Joe Biden will call Ukrainian President Volodymyr Zelensky on Sunday after warning his Russian counterpart Vladimir Putin this week against any attempt to invade the country.
• Read also: An exchange of warnings between Biden and Putin over Ukraine
“I have clearly said to President Putin that we will take tough sanctions and that we will increase our presence in Europe, among our NATO allies,” the US president announced his interrogation Friday in his phone conversation the day before with Mr.
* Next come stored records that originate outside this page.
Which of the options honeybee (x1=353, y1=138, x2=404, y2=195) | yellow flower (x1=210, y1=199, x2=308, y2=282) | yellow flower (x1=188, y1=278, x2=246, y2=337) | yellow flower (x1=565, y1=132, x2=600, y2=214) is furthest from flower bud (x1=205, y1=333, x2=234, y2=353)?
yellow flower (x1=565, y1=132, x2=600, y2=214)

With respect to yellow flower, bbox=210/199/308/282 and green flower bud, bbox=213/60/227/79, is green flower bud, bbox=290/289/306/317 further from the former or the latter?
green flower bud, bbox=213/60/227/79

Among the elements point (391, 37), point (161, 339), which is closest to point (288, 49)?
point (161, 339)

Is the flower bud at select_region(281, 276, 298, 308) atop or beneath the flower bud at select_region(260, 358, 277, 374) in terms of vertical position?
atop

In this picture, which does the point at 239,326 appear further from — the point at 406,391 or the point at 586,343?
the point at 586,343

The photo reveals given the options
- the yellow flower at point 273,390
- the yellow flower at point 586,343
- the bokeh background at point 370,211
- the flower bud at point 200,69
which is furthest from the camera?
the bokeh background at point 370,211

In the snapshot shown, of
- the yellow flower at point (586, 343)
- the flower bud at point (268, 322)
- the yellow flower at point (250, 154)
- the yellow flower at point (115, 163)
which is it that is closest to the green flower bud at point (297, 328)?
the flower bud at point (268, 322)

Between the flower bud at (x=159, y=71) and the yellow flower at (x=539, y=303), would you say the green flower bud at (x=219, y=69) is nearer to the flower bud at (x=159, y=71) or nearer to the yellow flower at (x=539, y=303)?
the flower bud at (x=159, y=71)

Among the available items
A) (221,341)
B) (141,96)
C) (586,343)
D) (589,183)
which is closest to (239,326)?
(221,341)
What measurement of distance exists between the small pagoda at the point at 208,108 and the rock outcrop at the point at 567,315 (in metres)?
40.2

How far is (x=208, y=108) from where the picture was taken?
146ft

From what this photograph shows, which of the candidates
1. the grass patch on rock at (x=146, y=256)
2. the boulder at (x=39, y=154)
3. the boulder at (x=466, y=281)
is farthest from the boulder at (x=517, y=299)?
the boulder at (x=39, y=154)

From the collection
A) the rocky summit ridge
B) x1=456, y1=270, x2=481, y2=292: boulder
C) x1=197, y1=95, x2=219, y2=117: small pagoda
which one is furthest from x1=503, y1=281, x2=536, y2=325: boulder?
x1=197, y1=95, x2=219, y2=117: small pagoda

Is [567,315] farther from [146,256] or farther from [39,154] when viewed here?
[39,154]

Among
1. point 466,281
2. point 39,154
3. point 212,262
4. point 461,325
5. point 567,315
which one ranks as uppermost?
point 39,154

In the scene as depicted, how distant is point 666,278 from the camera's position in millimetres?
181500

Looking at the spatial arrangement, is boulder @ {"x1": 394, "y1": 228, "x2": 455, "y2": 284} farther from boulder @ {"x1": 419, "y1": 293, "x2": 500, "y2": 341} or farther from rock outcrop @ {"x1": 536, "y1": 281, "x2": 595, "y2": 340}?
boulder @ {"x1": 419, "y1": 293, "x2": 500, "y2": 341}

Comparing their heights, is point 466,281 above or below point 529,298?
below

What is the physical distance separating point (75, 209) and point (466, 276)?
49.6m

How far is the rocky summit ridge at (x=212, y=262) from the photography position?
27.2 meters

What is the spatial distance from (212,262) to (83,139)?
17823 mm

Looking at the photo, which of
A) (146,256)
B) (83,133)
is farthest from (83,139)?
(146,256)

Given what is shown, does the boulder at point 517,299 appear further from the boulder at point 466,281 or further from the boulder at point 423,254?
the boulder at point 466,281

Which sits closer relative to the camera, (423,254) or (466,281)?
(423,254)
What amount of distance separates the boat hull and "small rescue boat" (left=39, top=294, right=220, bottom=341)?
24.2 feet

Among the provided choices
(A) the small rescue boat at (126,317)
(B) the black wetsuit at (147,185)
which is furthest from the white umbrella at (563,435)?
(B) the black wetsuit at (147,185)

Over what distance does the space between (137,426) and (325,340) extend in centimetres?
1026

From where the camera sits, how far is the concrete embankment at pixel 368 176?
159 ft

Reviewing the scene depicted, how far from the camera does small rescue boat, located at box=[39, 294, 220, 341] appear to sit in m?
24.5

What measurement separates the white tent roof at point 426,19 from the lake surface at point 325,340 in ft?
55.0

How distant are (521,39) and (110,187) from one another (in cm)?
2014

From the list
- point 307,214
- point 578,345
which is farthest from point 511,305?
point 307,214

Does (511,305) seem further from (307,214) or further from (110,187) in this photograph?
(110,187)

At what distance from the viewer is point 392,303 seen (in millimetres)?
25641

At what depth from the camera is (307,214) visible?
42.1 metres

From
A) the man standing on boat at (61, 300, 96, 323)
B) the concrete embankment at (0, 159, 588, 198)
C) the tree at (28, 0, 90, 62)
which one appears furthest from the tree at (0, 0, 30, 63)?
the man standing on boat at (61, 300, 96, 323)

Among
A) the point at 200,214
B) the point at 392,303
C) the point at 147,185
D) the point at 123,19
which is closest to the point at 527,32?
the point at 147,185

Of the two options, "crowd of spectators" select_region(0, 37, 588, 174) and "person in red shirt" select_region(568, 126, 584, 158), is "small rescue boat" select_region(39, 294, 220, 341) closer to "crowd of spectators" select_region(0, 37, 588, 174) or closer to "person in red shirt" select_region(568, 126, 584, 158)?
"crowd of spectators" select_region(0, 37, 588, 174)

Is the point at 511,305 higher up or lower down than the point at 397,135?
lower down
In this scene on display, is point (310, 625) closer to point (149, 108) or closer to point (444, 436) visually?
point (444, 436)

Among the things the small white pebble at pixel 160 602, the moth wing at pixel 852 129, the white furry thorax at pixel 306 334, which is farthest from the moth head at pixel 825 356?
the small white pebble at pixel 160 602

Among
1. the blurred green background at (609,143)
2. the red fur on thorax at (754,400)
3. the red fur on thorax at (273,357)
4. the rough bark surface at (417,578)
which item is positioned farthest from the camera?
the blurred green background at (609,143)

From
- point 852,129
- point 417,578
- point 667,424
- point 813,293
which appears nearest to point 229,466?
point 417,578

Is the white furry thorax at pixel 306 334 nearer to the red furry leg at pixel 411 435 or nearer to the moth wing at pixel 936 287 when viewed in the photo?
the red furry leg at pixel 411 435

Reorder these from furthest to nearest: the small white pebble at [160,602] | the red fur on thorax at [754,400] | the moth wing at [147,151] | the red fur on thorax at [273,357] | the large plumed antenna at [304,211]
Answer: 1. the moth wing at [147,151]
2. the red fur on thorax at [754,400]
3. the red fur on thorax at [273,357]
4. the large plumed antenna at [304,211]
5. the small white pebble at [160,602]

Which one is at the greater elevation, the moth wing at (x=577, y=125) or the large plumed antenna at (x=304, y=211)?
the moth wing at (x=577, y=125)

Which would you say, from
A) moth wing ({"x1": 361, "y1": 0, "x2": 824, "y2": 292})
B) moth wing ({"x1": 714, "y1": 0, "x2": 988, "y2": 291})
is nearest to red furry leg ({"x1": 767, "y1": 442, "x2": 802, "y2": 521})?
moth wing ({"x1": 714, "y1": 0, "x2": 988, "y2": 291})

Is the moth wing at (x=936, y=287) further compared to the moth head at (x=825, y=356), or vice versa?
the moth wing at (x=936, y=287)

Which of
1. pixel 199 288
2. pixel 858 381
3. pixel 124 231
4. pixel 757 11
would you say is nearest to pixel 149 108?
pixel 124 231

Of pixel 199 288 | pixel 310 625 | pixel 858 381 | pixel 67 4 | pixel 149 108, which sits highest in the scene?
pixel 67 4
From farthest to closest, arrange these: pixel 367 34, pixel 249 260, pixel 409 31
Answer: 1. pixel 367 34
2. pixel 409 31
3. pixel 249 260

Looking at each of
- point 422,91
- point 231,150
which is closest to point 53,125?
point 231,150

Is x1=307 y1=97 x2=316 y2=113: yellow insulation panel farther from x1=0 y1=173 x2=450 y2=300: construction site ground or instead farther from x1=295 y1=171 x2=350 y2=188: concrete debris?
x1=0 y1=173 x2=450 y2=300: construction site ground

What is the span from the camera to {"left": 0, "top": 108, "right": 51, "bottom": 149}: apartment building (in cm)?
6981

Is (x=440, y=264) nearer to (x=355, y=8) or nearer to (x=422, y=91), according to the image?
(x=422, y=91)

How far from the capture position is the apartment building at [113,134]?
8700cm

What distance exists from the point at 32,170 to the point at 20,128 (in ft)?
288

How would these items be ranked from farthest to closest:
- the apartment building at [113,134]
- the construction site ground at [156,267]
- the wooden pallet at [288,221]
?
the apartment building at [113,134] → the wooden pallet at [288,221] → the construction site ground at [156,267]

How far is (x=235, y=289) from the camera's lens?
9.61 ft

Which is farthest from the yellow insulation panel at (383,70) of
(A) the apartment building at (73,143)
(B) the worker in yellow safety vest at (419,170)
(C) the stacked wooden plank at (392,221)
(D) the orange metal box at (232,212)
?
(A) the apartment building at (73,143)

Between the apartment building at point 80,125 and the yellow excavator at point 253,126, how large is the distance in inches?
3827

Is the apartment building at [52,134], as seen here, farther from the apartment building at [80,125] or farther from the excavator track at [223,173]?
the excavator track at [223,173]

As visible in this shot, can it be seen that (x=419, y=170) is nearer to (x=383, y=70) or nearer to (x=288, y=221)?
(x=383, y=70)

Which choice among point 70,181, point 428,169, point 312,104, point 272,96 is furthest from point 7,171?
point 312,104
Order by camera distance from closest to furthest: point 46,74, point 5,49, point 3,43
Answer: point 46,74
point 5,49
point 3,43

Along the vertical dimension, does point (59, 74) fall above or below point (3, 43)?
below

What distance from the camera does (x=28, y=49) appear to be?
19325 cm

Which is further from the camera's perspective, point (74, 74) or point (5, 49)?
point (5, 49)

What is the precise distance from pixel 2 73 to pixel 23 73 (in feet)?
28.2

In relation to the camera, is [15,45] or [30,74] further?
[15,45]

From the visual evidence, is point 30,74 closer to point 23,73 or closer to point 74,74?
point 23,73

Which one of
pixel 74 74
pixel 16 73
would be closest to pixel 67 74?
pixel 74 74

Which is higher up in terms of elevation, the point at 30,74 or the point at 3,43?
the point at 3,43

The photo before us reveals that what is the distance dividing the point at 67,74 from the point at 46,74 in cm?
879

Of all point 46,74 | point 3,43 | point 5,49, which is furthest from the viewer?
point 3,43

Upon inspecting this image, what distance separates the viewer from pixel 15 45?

Putin.
“We were clear: He can’t, I repeat, he can’t invade Ukraine,” he told reporters at the exit of a restaurant in Wilmington, Delaware, where he was passing with his family for the year-end festivities.
For his part, the Russian President said that the new sanctions against Moscow would be a “fatal mistake.”
After this 50-minute phone conversation – the second in less than a month – the two men nonetheless praised the diplomatic path out of the crisis.
A White House official said Biden will reaffirm to Ukraine’s president on Sunday “U.S. support for Ukraine’s independence and territorial integrity.”
The official added that Joe Biden “will discuss Russia’s military deployment on Ukraine’s borders and review preparations for upcoming diplomatic meetings aimed at reducing tension in the region.”
Volodymyr Zelensky said on Twitter that he was impatient for the US president to discuss “ways to coordinate our actions in the interests of peace in Ukraine and security in Europe.”
In addition, Secretary of State Anthony Blinken announced that he called NATO Secretary General Jens Stoltenberg on Friday. In a tweet, the head of US diplomacy called on Russia to “get seriously involved” in negotiations aimed at allowing tensions over Ukraine to de-escalate.
Kiev and its Western allies accuse Moscow of massing tens of thousands of troops on the country’s borders in anticipation of a possible invasion.
NATO is “united” and “ready for dialogue”, tweeted by Mr. Stoltenberg.
The United States and Russia are scheduled to hold talks on Ukraine from January 10-11 in Geneva. Led by US Deputy Secretary of State Wendy Sherman and her Russian counterpart Sergei Ryabkov, they will be followed on January 12 by a meeting between Russia and NATO, and then on January 13 by a meeting within the framework of the Organization for Security and Cooperation in Europe.
The United States, accused of leading some international issues without paying much attention to its allies, insists precisely on close coordination with Europeans and Ukrainians.
Russia, which already annexed part of Crimea in 2014, is also widely regarded as the godfather of pro-Russian separatists in the conflict that has been tearing the country’s east for nearly eight years.